David Parisi – Archaeologies of Touch, Interfacing with Haptics from Electricity to Computing


University of Minnesota Press, ISBN-13: 978-1-5179-0059-5, English, 472 pages, 2018, USA

Our senses have been through the most drastic redefinition of their functioning since the introduction of electricity. Touch, indeed, has an historical fame of being excluded from the early phases of this redefinition (which has continued through further phases, namely induced by electronics, networks and mobile media). Parisi proves it wrong, contesting the ‘novelty’ of haptics, especially after their global use in smartphones, with some profound research. This is focused mainly on the creation of objects and machines, creating a lineage of ideas and techniques about touch progressing over three centuries.
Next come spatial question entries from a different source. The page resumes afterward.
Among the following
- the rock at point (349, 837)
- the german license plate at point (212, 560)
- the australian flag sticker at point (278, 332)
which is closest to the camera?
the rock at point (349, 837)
Here we can learn and observe, through a number of unique documentary pictures, the series of attempts to transform touch through technology, and its accompanying enthusiasms and failures. One chapter is particularly insightful: in “Tongue of the Skin” the authors talks about the historical attempts to train people to communicate through touch using patterns and symbols. Which has been sublimated when touch has been called into action as the ultimate involved sense in digital interfaces. His enquiry into Apple Watch’s Taptic Engine, for example, reflects the current industrial flattening “black-boxed” standardisation of touch measurement. This is a remarkable book, solidly documented and will potentially enlighten a vast number of people working with cultural and social technologies.